Ciao Susy, benvenuta e grazie per avere accettato il nostro invito. Ai nostri lettori che volessero conoscerti quale artista e scrittrice, cosa racconteresti di te?

Per sentirmi libera amo fantasticare e lo faccio distaccandomi dalle regole e dalla realtà ed ogni volta che ho un pensiero nuovo, lo appunto su un foglio bianco o su una tela. Quando scrivo o dipingo, immagino che la mia opera sia rivolta all’attenzione di una persona totalmente diversa da me, affinché l’opposto sia promotore della scintilla che porti alla volontà di volermi scoprire. Nasce da questi presupposti il desiderio di creare, lasciando ai miei personaggi la libertà di presentarsi, sicché ognuno sia protagonista del proprio teatro.

 …chi è invece Susy donna della quotidianità? Cosa ci racconti di te della tua vita al di là dell’arte?

Nasco nella bella terra di Sicilia e ancora adolescente lascio con rammarico il mio giardino delle arance, trasferendomi con la famiglia nella Sesta Provincia, in Puglia. Questo fatto segna la fine del primo capitolo della mia vita: la mia infanzia felice. La malinconia traccia un segno rosso nel mio animo e mi accorgo che nel nuovo paese ci sono tanti bambini che non riescono a sorridere neanche quando giocano. Mi dedico presto alle realtà del territorio locale, attivandomi nel sociale mediante la chiesa e opere di volontariato. Sostengo il disagio dei bambini meno abbienti organizzando lezioni gratuite di doposcuola e attività ludiche. Qualche tempo dopo creo un’associazione dedicata alle famiglie fragili. Divento operatrice sociale e madre di due ragazzi. La mia passione è ascoltare con attenzione l’altro, quello speciale e diverso da me, sforzandomi di capire quale percorso di vita abbia fatto per sentirmi a mio agio nella sua storia. Entrando in empatia con l’altro mi metto sempre in gioco; per cui trasfondendo nel gioco divento da colei che osserva, all’osservato.

 Come è nata la tua passione per le arti visive e per l’arte in generale? Quale il tuo percorso professionale e artistico che hai seguito per realizzare quello che fai oggi?

___

(Obiettivo a): Estrai dai record, senza alcuna modifica, le righe che vanno da quella contenente "Please locate the lifesavers" fino a quella contenente "[78,286,132,332]", entrambe incluse.

(Dati registrati):
___

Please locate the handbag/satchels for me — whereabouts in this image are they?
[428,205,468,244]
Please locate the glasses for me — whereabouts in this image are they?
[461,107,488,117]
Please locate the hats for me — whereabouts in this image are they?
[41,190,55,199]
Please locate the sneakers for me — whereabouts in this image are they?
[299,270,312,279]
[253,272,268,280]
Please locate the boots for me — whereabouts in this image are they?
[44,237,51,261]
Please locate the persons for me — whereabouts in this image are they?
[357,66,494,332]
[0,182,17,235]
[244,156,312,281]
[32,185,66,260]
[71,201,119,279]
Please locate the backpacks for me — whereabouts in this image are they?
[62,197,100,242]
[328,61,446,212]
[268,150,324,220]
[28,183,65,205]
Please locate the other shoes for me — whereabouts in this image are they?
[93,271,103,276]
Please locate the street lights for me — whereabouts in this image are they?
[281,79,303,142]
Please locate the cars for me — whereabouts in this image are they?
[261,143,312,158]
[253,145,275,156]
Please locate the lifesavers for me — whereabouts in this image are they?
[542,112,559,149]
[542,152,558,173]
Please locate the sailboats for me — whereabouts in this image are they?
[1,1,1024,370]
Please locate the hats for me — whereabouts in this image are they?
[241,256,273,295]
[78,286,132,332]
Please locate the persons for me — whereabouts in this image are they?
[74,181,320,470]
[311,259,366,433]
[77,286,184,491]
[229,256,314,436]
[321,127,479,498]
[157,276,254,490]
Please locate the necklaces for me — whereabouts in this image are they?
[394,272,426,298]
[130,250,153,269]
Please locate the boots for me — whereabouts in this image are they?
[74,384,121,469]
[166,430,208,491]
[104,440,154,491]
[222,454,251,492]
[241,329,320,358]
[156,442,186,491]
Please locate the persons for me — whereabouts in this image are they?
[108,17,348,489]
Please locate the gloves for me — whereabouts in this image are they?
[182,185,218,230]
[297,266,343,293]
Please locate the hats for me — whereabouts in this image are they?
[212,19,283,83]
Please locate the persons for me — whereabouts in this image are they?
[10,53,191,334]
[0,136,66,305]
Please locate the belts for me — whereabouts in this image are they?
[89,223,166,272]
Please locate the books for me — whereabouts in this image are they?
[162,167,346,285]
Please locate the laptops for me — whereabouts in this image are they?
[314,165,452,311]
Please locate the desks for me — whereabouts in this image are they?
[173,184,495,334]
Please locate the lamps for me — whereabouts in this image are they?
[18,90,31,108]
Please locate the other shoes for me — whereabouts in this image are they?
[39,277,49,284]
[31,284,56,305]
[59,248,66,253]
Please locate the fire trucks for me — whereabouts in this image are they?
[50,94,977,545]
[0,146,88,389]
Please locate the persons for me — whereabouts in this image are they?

___

(Obiettivo b): Copia senza modifiche il passo del testo che va da "Come è nata" fino a "che fai oggi?" compreso.

(Risposta scritta a):
Please locate the lifesavers for me — whereabouts in this image are they?
[542,112,559,149]
[542,152,558,173]
Please locate the sailboats for me — whereabouts in this image are they?
[1,1,1024,370]
Please locate the hats for me — whereabouts in this image are they?
[241,256,273,295]
[78,286,132,332]

(Risposta scritta b):
Come è nata la tua passione per le arti visive e per l’arte in generale? Quale il tuo percorso professionale e artistico che hai seguito per realizzare quello che fai oggi?